Whenever a line below includes the word "bordercolordark", copy that line.

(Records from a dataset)
╔══
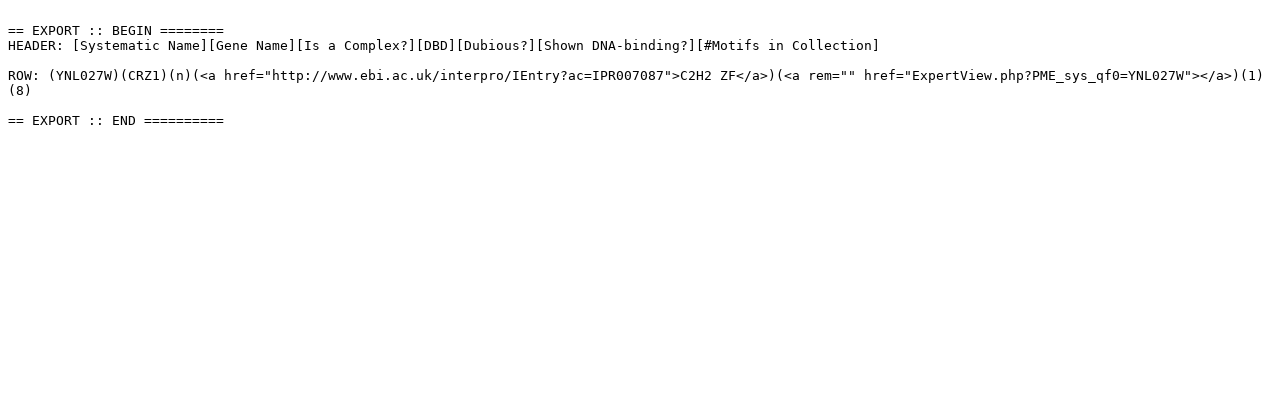

--- FILE ---
content_type: text/plain
request_url: http://yetfasco.ccbr.utoronto.ca/GenesDomains.php?PME_sys_fl=1&PME_sys_fm=0&&PME_sys_qf0=YNL027W&PME_sys_sfn%5B0%5D=0&PME_sys_sfn%5B1%5D=4&PME_sys_sfn%5B2%5D=-6&PME_sys_export=text
body_size: 278
content:

== EXPORT :: BEGIN ========
HEADER: [Systematic Name][Gene Name][Is a Complex?][DBD][Dubious?][Shown DNA-binding?][#Motifs in Collection]

ROW: (YNL027W)(CRZ1)(n)(<a href="http://www.ebi.ac.uk/interpro/IEntry?ac=IPR007087">C2H2 ZF</a>)(<a rem="" href="ExpertView.php?PME_sys_qf0=YNL027W"></a>)(1)(8)

== EXPORT :: END ==========
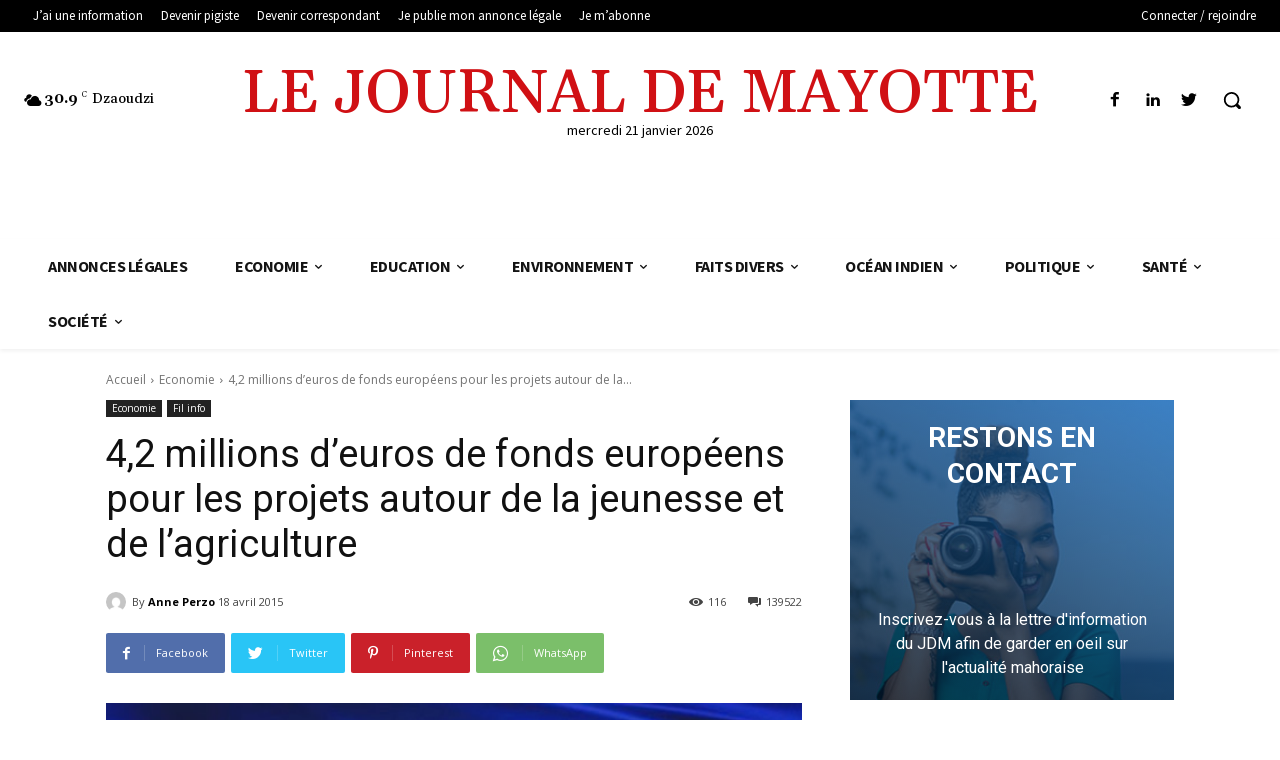

--- FILE ---
content_type: text/html; charset=UTF-8
request_url: https://old1.lejournaldemayotte.com/wp-admin/admin-ajax.php?td_theme_name=Newspaper&v=11.2
body_size: 13
content:
{"32394":116}

--- FILE ---
content_type: text/plain;charset=UTF-8
request_url: https://widgets.booked.net/weather/info?action=get_weather_info;ver=7;cityID=39948;type=4;scode=124;ltid=3457;domid=581;anc_id=45499;countday=undefined;cmetric=1;wlangID=3;color=137AE9;wwidth=300;header_color=ffffff;text_color=333333;link_color=08488D;border_form=1;footer_color=ffffff;footer_text_color=333333;transparent=0;v=0.0.1;ref=https://old1.lejournaldemayotte.com/2015/04/18/42-millions-deuros-de-fonds-europeens-pour-les-projets-autour-de-la-jeunesse-et-de-lagriculture/;rand_id=66028
body_size: 616
content:

			var callWidget;
			if(typeof setWidgetData === 'function') {
				callWidget = setWidgetData;
			} else {
				callWidget = setWidgetData_66028
			}
		
				callWidget({ "results": [ { "widget_type":"4", "html_code":" <div class=\"booked-wzs-160-275 weather-customize\" style=\"background-color:#137AE9; width:300px;\" id=\"width3 \" > <div class=\"booked-wzs-160-275_in\"> <div class=\"booked-wzs-160-275-data\"> <div class=\"booked-wzs-160-275-left-img wrz-18\"></div> <div class=\"booked-wzs-160-275-right\"> <div class=\"booked-wzs-day-deck\"> <div class=\"booked-wzs-day-val\"> <div class=\"booked-wzs-day-number\"><span class=\"plus\">+</span>29</div> <div class=\"booked-wzs-day-dergee\"> <div class=\"booked-wzs-day-dergee-val\">&deg;</div> <div class=\"booked-wzs-day-dergee-name\">C</div> </div> </div> <div class=\"booked-wzs-day\"> <div class=\"booked-wzs-day-d\"><span class=\"plus\">+</span>30&deg;</div> <div class=\"booked-wzs-day-n\"><span class=\"plus\">+</span>28&deg;</div> </div> </div> <div class=\"booked-wzs-160-275-info\"> <div class=\"booked-wzs-160-275-city\">Mamoudzou</div> <div class=\"booked-wzs-160-275-date\">Mercredi, 21</div> </div> </div> </div> <table cellpadding=\"0\" cellspacing=\"0\" class=\"booked-wzs-table-160\"> <tr> <td class=\"week-day\"> <span class=\"week-day-txt\">Jeudi</span></td> <td class=\"week-day-ico\"><div class=\"wrz-sml wrzs-18\"></div></td> <td class=\"week-day-val\"><span class=\"plus\">+</span>28&deg;</td> <td class=\"week-day-val\"><span class=\"plus\">+</span>27&deg;</td> </tr> <tr> <td class=\"week-day\"> <span class=\"week-day-txt\">Vendredi</span></td> <td class=\"week-day-ico\"><div class=\"wrz-sml wrzs-18\"></div></td> <td class=\"week-day-val\"><span class=\"plus\">+</span>28&deg;</td> <td class=\"week-day-val\"><span class=\"plus\">+</span>27&deg;</td> </tr> <tr> <td class=\"week-day\"> <span class=\"week-day-txt\">Samedi</span></td> <td class=\"week-day-ico\"><div class=\"wrz-sml wrzs-18\"></div></td> <td class=\"week-day-val\"><span class=\"plus\">+</span>28&deg;</td> <td class=\"week-day-val\"><span class=\"plus\">+</span>27&deg;</td> </tr> <tr> <td class=\"week-day\"> <span class=\"week-day-txt\">Dimanche</span></td> <td class=\"week-day-ico\"><div class=\"wrz-sml wrzs-18\"></div></td> <td class=\"week-day-val\"><span class=\"plus\">+</span>28&deg;</td> <td class=\"week-day-val\"><span class=\"plus\">+</span>26&deg;</td> </tr> <tr> <td class=\"week-day\"> <span class=\"week-day-txt\">Lundi</span></td> <td class=\"week-day-ico\"><div class=\"wrz-sml wrzs-18\"></div></td> <td class=\"week-day-val\"><span class=\"plus\">+</span>28&deg;</td> <td class=\"week-day-val\"><span class=\"plus\">+</span>24&deg;</td> </tr> <tr> <td class=\"week-day\"> <span class=\"week-day-txt\">Mardi</span></td> <td class=\"week-day-ico\"><div class=\"wrz-sml wrzs-18\"></div></td> <td class=\"week-day-val\"><span class=\"plus\">+</span>28&deg;</td> <td class=\"week-day-val\"><span class=\"plus\">+</span>26&deg;</td> </tr> </table> <div class=\"booked-wzs-center\"> <span class=\"booked-wzs-bottom-l\">Prévisions sur 7 jours</span> </div> </div> </div> " } ] });
			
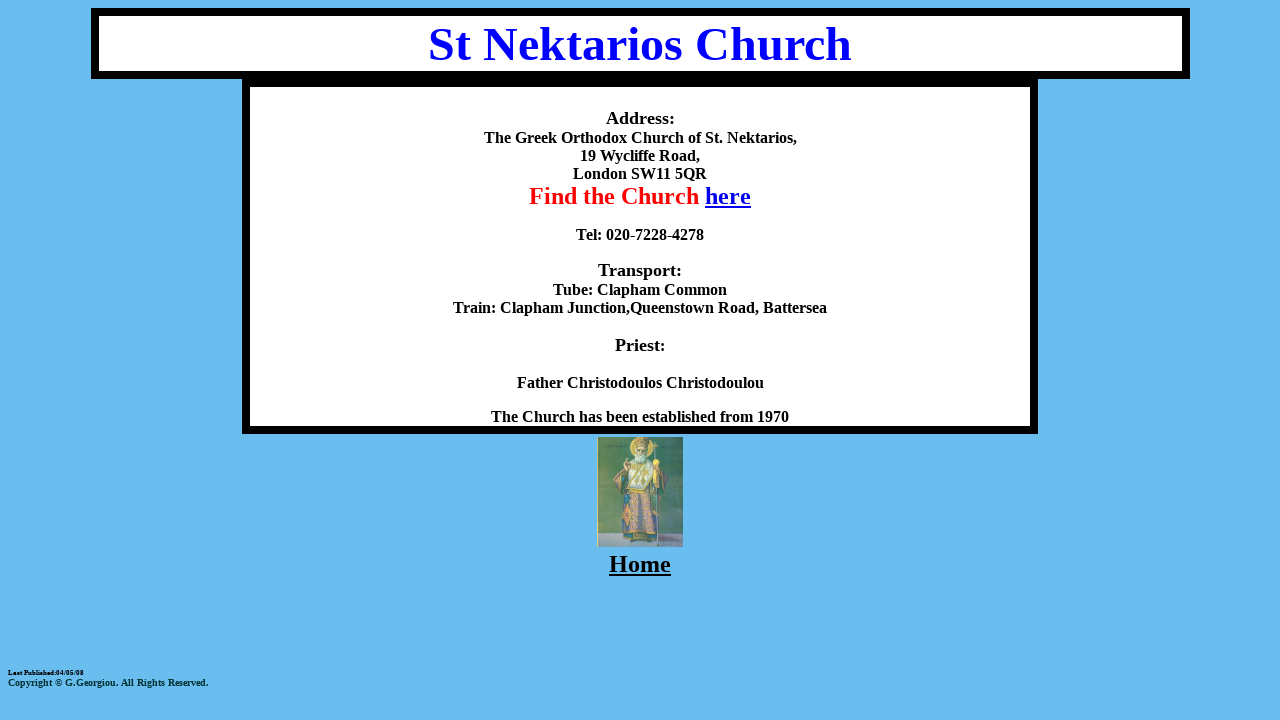

--- FILE ---
content_type: text/html
request_url: http://ayiosnektarios.co.uk/church_london/church.htm
body_size: 1316
content:
<html>

<head>
<title>Saint Nektarios of Aegina,his Church in Battersea,London,England</title>
<meta name="description" content="Ayios Nektarios-a Greek Orthodox Saint of the 20th century.Lived on the island of Aegina in Greece and died in 1920.He has performed many miracles both when he was alive and after his death.">
<meta name="keywords" content="Saint,Saint Nektarios,Saint Nektarios of Aegina,ST NEKTARIOS OF AEGINA,Greek Orthodox saints,Nektarios of Aegina,PRAY,prayer,NEKTARIOS,anastasi kefalas,ANASTASI KEFALAS,Ayios,ayios,nektarios,Nektarios,virgin mary,VIRGIN MARY,st george,ST GEORGE,dragon,St george and the dragon,wycliffe,Wycliffe Road,Horemis,John,John Horemis,Greek,greek,Father Andreas Pittas,pittas,London,Battersea,England,UK orthodox churches,Greek Orthodox,Aegina,Greece,1920,Monastery,monastic,clergy,church,miracles">


<meta name="Microsoft Theme" content="none"><meta name="Microsoft Border" content="none"></head>

<body bgColor="#69bdef">
<div align="center"><center>

<table border="7" cellpadding="0" cellspacing="0" width="87%" bgcolor="#FFFFFF" bordercolor="#000000" bordercolorlight="#000000" bordercolordark="#000000">
  <tr>
    <td width="100%">
          <p align="center"><font face="Chilada ICG Uno" size="7" color="#0000FF"><strong><font face="Comic Sans MS">St Nektarios Church </font></strong></font>
        </td>
  </tr>
</table>
</center></div><div align="center"><center>

<table border="7" cellpadding="0" cellspacing="0" width="63%" bordercolor="#000000" bordercolorlight="#000000" bordercolordark="#000000" bgcolor="#FFFFFF">
<tbody>
  <tr>
        <td width="100%" height="284"> 
          <p align="center"><font color="#000000"><strong><font face="Comic Sans MS" size="4"><br>
            Address:</font><font face="Comic Sans MS" size="3"><br>
            The Greek Orthodox Church of St. Nektarios,<br>
            19 Wycliffe Road, <br>
            London SW11 5QR<br>
            <font color="#FF0000"><b><font size="5">Find the Church <a href="http://www.streetmap.co.uk/streetmap.dll?G2M?X=528318&Y=176136&A=Y&Z=1">here</a></font></b></font><br>
            </font></strong></font></p>
    <p align="center"><font face="Comic Sans MS" size="3" color="#000000"><strong>Tel:
    020-7228-4278</strong></font></p>
    <p align="center"><font color="#000000"><strong><font face="Comic Sans MS" size="4">Transport:</font><font face="Comic Sans MS" size="3"><br>
    Tube: Clapham Common<br>
    Train: Clapham Junction,Queenstown Road, Battersea<br>
    <br>
    </font><font face="Comic Sans MS" size="4">Priest</font><font face="Comic Sans MS" size="3">: <br>
    <br>
     Father Christodoulos Christodoulou </font></strong></font></p>
    <p align="center"><font face="Comic Sans MS" size="3" color="#000000"><strong>The Church
    has been established from 1970</strong></font></td>
  </tr>
</tbody>
</table>
</center></div><div align="center"><center>

<table border="0" width="31%">
<tbody>
  <tr>
    <td width="100%"><p align="center"><a href="http://www.ayiosnektarios.co.uk"><img src="/images/ayios6.jpg" width="86" height="110" alt="ayios1.jpg (18001 bytes)" border="0"></a><a href="http://www.ayiosnektarios.co.uk/" target="_top"><font color="#400040"><br>
    </font><font face="Comic Sans MS" size="5" color="#000000"><strong>Home</strong></font></a></td>
  </tr>
</tbody>
</table>
    <br>
    <br>
<br>
    <br>
  </center>
</div>
<p><font size="1"><small><small><font face="Comic Sans MS" color="#000000"><strong>Last 
  Published:04/05/08<br>
  <b><font face="Comic Sans MS" color="#003333" size="1">Copyright � G.Georgiou. 
All Rights Reserved.</font></b> </strong></font></small></small></font></p>
</body>
</html>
╚══
## Result for this task
<table border="7" cellpadding="0" cellspacing="0" width="87%" bgcolor="#FFFFFF" bordercolor="#000000" bordercolorlight="#000000" bordercolordark="#000000">
<table border="7" cellpadding="0" cellspacing="0" width="63%" bordercolor="#000000" bordercolorlight="#000000" bordercolordark="#000000" bgcolor="#FFFFFF">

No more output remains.